Optimizing a text statistics function

Wed Apr 21 11:34:21 EDT 2004

On Wed, Apr 21, 2004 at 04:51:56PM +0200, Nickolay Kolev wrote:
> It is really simple - it reads the file in memory, splits it on 
> whitespace, strips punctuation characters and transforms all remaining 
> elements to lowercase. It then looks through what has been left and 
> creates a list of tuples (count, word) which contain each unique word 
> and the number of time it appears in the text.
> 
> The code (~30 lines and easy to read :-) can be found at 
> http://www.uni-bonn.de/~nmkolev/python/textStats.py
> 
> I am now looking for a way to make the whole thing run faster.

Do you actually need it to be faster?  If the answer is "no, but
it would be nice." then you are already done *wink*.

A good profiling strategy is to wrap each part in a function
so you can see which lines consume the most CPU.  Just make sure
to wrap big pieces so the function call overhead doesn't get
added ten thousand times and distort the picture.

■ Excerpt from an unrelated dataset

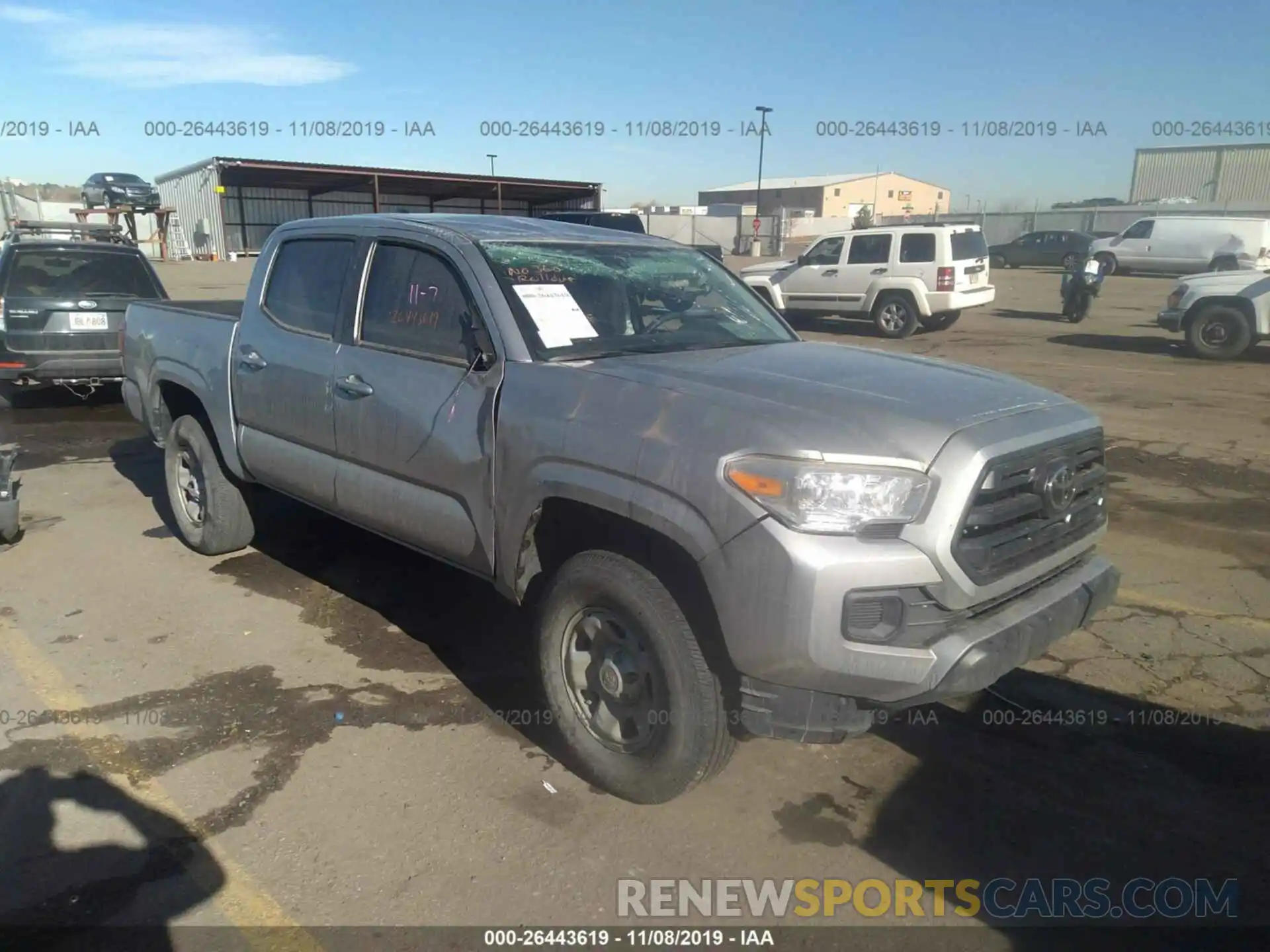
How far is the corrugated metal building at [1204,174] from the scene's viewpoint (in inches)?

You will get a bunch of suggestions on how to make the code faster,
so I'll skip those.  What you want to do is only do the expensive
parsing once and not every time you run your program.  Try pickle.
[untested code follows]

import pickle

def proc(txt_filename): # txt_filename like 'dickens.txt'
  ... exiting code ...
  reutrn wordCountList

def procWrap(txt_filename):
  cache_filename = tst_filename.replace('.txt', '.pickle')
  try:
    fob = open(cache_filename)
    wordCountList = pickle.load(fob)
  except IOError:
    wordCountList = proc(txt_filename)
    fob = open(cache_filename, 'w+')
    pickle.dump(wordCountList, fob, -1) # see the docs about the '-1'
  return wordCountList

Use procWrap() instead of proc() to get the list.  You'll need
to delete the .pickle file every time you change proc() so the
pickle gets refreshed.  This way you never have to care about how
effecient the parsing loop is, because you only have to call it once.

-jackdied